The signs of Macuga's rise to success on the FIS World Cup stage was sudden; during the 2024-25 season, Macuga placed inside the top-10 skiers in World Cup events at the first three consecutive locations: Beaver Creek (4th in downhill), St. Moritz (7th in super-G) and St. Anton (9th in downhill). After three strong races, her next event was the super-G at St. Anton in January 2025, the day after the downhill.
Making the U.S. Alpine Ski Team at age 16, Macuga skied her first full World Cup speed tour in 2022-23 at age 20; her top finishing position was 30th at the downhill in St. Moritz, a result she repeated at the same location to begin her 2023-24 season. She began to hit her stride, snagging three top-10 finishes in the super-G, including her best finish in Kvitfjell (5th) at age 21, and four finishes within the top 25 in downhill events.
But during that downhill day in St. Anton, Macuga catapulted to instant name recognition.
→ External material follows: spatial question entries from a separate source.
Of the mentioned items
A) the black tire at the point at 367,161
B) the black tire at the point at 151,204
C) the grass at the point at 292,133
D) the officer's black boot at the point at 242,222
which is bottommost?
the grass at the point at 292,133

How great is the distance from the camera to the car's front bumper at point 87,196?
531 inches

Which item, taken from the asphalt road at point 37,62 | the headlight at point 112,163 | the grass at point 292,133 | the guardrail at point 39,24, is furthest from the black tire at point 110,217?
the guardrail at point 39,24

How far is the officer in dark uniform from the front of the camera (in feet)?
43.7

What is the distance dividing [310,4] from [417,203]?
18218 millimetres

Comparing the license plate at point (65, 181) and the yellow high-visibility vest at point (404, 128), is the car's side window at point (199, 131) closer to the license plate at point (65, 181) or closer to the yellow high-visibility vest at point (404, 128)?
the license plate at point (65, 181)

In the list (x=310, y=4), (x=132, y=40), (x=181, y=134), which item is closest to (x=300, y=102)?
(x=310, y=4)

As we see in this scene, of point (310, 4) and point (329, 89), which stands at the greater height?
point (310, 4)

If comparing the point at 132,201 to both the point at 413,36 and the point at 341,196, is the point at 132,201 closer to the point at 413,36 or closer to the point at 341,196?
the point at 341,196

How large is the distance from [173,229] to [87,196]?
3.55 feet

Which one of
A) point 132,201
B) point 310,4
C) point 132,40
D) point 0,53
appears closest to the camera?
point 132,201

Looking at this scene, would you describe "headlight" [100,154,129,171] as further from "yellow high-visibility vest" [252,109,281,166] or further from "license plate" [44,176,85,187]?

“I mean, the morning was so normal,” Macuga said. “Everybody warmed up, went to breakfast. I think there was something; the warm-up course wasn’t even good, like you couldn’t even ski the warm-up course.”
Despite the inability to get a good feeling on the warm-up course, Macuga was in her usual bubbly mood, sitting and laughing with teammates in hospitality. Killing time, Macuga and her teammates agreed to put a question mark on the front of the 22-year-old’s helmet, using the U.S. Ski Team logo as the dot for some laughs.
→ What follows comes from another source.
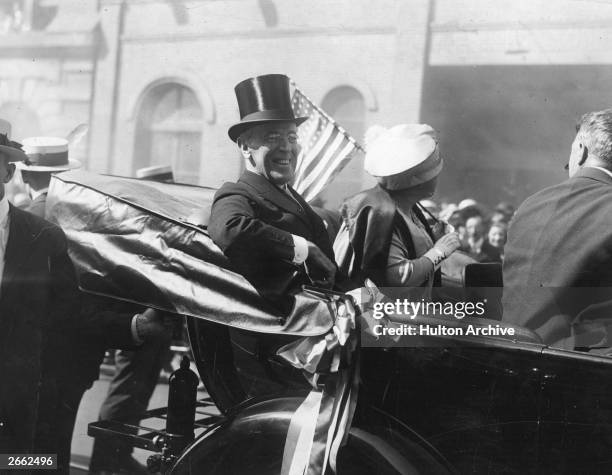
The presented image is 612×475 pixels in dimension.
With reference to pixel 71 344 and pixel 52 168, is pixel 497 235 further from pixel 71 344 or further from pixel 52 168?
pixel 71 344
Macuga is known for her infectious personality as the youngest member of the U.S. Ski A-Team. She grew up a natural competitor; she still competes with her three siblings when the family is together (Macuga chooses Wiggler as her go-to character in Mario Kart). According to Macuga, it's a toss-up between the siblings for who is the best gamer. The competitiveness in her family led Macuga to find her strength in Alpine skiing; all the Macuga siblings grew up trying out most skiing disciplines.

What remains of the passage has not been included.